De nada valieron las innumerables advertencias sobre las insensateces de las reformas sustentadas en objetivos ideológicos y políticos en contra de los económicos. En muchas ocasiones porque quienes las hacían eran personas liberales o de derechas; en otras porque, aunque fueron miembros de la izquierda quienes las efectuaron, nadie tenía derecho a entorpecer un proyecto histórico de reforma. Porque, en palabras de Fernando de los Ríos, «tras esfuerzos seculares, va a comenzar, al fin, de modo orgánico, la obra nada fácil de rehacer la ordenación jurídica de la propiedad territorial en España». La tarea iba a ser, sin duda, gigantesca, ya que rehacer toda la ordenación de la propiedad significaba, ni más ni menos, que rectificar la historia de España. Porque justamente de eso se trataba, las razones económicas debían pasar a un segundo plano o, mejor, desaparecer de la escena.

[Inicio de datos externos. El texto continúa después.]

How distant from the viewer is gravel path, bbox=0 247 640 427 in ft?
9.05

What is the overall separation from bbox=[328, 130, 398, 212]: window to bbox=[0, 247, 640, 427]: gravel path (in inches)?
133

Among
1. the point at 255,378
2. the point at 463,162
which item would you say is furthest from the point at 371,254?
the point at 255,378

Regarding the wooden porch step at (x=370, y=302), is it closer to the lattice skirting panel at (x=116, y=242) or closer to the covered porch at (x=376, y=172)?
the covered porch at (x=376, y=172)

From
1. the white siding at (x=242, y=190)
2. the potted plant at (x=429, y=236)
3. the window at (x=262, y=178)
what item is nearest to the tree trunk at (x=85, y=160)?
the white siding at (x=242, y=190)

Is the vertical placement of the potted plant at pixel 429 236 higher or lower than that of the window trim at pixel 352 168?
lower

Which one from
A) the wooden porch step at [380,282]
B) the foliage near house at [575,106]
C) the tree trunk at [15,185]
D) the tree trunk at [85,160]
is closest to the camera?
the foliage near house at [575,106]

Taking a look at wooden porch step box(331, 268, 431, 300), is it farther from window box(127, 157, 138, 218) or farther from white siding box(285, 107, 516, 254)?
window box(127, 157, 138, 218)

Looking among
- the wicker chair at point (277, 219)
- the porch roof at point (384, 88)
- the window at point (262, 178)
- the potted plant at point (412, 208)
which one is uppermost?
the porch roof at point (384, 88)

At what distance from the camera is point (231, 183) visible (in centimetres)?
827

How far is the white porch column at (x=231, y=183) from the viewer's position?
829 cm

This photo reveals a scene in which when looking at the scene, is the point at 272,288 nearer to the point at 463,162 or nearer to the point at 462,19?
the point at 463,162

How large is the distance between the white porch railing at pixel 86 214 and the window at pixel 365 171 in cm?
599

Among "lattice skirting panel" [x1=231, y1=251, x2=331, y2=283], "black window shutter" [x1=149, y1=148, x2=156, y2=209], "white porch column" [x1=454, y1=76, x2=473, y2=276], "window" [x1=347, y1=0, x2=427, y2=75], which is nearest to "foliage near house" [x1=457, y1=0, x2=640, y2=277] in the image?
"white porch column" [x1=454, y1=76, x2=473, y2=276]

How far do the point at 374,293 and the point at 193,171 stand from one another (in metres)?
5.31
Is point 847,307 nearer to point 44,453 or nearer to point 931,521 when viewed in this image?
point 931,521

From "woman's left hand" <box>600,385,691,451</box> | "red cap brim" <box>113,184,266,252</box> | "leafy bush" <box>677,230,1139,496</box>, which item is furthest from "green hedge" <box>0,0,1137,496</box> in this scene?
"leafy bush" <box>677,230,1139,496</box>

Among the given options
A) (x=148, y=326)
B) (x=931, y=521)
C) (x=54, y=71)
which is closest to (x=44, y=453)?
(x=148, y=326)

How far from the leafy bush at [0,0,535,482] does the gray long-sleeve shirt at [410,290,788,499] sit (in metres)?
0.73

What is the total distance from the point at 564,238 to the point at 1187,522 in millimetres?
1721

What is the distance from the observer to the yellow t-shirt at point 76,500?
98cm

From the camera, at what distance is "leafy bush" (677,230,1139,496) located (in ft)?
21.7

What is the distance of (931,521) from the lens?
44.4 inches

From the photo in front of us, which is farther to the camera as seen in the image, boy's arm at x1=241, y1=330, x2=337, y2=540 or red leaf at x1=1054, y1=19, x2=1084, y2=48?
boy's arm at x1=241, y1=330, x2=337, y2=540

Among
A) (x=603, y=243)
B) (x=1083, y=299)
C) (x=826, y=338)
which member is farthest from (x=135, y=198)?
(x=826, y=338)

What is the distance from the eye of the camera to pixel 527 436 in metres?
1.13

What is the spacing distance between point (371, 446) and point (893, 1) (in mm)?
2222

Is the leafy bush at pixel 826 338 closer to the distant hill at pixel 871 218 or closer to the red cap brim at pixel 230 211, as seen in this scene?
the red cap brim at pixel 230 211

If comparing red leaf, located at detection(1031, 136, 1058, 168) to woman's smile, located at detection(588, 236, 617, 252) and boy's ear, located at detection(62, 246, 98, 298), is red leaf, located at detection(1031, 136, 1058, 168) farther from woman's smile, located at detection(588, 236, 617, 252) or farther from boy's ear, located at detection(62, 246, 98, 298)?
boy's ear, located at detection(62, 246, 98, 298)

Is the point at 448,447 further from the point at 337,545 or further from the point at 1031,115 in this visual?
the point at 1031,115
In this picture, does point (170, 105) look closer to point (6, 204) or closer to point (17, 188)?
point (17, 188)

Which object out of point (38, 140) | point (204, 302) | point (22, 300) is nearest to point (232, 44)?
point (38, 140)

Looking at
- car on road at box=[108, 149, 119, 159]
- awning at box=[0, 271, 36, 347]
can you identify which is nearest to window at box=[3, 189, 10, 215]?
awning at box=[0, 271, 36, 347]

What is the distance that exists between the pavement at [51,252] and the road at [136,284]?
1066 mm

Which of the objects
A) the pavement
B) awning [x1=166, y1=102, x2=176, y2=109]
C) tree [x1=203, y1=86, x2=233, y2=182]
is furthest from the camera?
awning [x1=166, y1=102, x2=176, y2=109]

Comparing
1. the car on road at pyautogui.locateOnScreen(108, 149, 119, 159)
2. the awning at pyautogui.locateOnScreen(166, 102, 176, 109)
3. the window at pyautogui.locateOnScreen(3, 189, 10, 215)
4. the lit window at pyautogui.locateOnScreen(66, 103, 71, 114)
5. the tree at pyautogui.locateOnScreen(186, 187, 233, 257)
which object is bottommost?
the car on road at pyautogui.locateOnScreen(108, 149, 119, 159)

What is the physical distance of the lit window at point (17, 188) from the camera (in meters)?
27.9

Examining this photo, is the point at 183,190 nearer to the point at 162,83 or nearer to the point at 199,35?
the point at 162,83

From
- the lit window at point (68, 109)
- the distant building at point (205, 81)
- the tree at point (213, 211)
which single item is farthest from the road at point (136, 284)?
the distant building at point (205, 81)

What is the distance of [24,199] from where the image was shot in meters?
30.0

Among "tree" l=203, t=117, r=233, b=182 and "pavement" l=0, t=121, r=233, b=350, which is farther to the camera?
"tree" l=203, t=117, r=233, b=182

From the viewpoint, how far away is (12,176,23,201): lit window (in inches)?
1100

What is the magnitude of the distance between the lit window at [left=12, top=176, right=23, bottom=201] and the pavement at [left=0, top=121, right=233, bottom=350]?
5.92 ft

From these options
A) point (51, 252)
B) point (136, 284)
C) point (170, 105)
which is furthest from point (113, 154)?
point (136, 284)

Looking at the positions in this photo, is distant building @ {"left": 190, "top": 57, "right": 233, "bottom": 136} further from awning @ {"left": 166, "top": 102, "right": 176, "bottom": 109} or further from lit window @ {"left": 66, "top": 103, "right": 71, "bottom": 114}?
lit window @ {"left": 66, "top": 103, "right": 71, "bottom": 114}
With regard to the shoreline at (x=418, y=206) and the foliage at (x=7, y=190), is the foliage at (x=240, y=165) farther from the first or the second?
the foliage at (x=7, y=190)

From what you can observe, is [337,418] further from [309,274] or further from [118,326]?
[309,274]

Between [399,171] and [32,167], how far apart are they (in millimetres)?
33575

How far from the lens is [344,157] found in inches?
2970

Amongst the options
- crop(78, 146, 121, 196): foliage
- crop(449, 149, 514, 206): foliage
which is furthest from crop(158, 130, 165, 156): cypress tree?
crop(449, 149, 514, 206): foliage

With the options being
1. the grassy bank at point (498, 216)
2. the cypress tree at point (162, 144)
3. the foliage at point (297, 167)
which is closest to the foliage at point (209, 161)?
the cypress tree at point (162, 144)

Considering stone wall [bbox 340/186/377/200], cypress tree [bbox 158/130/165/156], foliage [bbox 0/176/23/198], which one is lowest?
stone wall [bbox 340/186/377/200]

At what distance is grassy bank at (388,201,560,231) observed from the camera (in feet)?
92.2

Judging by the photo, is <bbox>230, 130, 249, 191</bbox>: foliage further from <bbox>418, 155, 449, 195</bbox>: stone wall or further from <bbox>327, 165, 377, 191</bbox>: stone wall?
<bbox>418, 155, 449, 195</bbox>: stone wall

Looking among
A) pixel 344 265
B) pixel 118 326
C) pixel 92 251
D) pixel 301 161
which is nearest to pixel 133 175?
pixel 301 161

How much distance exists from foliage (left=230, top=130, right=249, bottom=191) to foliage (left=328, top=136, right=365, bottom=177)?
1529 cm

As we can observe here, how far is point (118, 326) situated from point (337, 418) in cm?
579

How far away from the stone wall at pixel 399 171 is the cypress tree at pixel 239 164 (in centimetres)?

Al establecer este objetivo se estaba asumiendo la herencia ideológica de los regeneracionistas. Como ellos venían defendiendo desde hacía tiempo, la causa del problema agrario residía en la existencia de la gran propiedad, proveniente del señorío y reforzada en las desamortizaciones. Opiniones estas que habían cobrado carta de naturaleza en el primer tercio del siglo XX, merced, por ejemplo, al Instituto de Reformas Sociales o al Informe de los Ingenieros agrónomos del Servicio Catastral de Sevilla, amplificados ambos con enorme eco por la prensa de la época y por los escritores de más talla, como Ortega, Ibáñez o Baroja. Incluso muy conocidos personajes de derechas, como el conde de Romanones o Calvo Sotelo, coincidieron en señalar que la gran propiedad era la causa de los males del campo español. Males que nada menos que don Claudio Sánchez Albornoz los residenciaba en el «botín» de la nobleza medieval, reforzado por los «heroicos compradores de bienes nacionales», que dieron lugar a la gran rapiña del campo. Por ello, porque los latifundios eran producto de un robo histórico, había llegado el momento de expropiarlos sin indemnización alguna.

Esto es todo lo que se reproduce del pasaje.